━━━━━ EXCERPTED RECORDS ━━━━━
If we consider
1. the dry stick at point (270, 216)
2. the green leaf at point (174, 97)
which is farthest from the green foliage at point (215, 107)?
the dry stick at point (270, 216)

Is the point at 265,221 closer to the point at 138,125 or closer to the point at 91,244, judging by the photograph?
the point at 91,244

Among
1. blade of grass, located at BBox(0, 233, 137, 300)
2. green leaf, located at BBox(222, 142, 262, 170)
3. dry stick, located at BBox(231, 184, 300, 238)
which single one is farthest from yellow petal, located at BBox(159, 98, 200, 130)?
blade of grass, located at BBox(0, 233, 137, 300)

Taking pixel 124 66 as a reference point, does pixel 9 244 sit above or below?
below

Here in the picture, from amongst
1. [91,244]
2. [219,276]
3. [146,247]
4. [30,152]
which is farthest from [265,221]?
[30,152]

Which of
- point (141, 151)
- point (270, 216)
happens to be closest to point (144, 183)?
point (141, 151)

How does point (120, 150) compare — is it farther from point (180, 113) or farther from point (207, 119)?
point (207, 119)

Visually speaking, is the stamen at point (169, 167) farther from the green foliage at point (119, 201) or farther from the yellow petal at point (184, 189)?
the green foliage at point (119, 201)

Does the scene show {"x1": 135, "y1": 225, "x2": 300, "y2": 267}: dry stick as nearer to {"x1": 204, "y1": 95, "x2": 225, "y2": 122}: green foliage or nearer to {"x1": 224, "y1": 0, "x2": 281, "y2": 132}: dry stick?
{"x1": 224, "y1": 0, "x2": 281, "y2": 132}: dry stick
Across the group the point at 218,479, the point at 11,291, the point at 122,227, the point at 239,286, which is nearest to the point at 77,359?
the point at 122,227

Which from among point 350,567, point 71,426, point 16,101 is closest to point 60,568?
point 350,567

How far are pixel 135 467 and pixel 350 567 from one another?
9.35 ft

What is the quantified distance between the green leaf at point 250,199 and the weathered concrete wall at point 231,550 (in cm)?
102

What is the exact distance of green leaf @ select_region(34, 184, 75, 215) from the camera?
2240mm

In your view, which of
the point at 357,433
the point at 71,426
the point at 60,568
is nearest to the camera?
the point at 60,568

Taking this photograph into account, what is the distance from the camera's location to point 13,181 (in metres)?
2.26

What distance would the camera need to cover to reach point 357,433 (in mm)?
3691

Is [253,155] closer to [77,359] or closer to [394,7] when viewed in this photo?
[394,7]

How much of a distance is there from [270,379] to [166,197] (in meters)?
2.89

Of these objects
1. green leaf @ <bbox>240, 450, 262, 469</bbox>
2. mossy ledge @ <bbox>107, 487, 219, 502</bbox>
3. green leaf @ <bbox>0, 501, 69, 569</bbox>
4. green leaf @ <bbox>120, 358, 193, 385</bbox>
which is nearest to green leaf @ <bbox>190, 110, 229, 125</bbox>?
━━━━━
= WHAT IS EXPECTED =
Reproduce everything from the line containing "Taking this photograph" down to the last line of the entries, both ends included.

= TASK RESPONSE =
Taking this photograph into account, what is the distance from the camera's location to point 13,181 (in metres)?
2.26

What distance would the camera need to cover to reach point 357,433 (in mm)?
3691

Is [253,155] closer to [77,359] or closer to [394,7] when viewed in this photo?
[394,7]

How much of a distance is there from [270,379] to [166,197] (in meters)?
2.89

Of these objects
1. green leaf @ <bbox>240, 450, 262, 469</bbox>
2. mossy ledge @ <bbox>107, 487, 219, 502</bbox>
3. green leaf @ <bbox>0, 501, 69, 569</bbox>
4. green leaf @ <bbox>120, 358, 193, 385</bbox>
which is nearest to green leaf @ <bbox>190, 110, 229, 125</bbox>?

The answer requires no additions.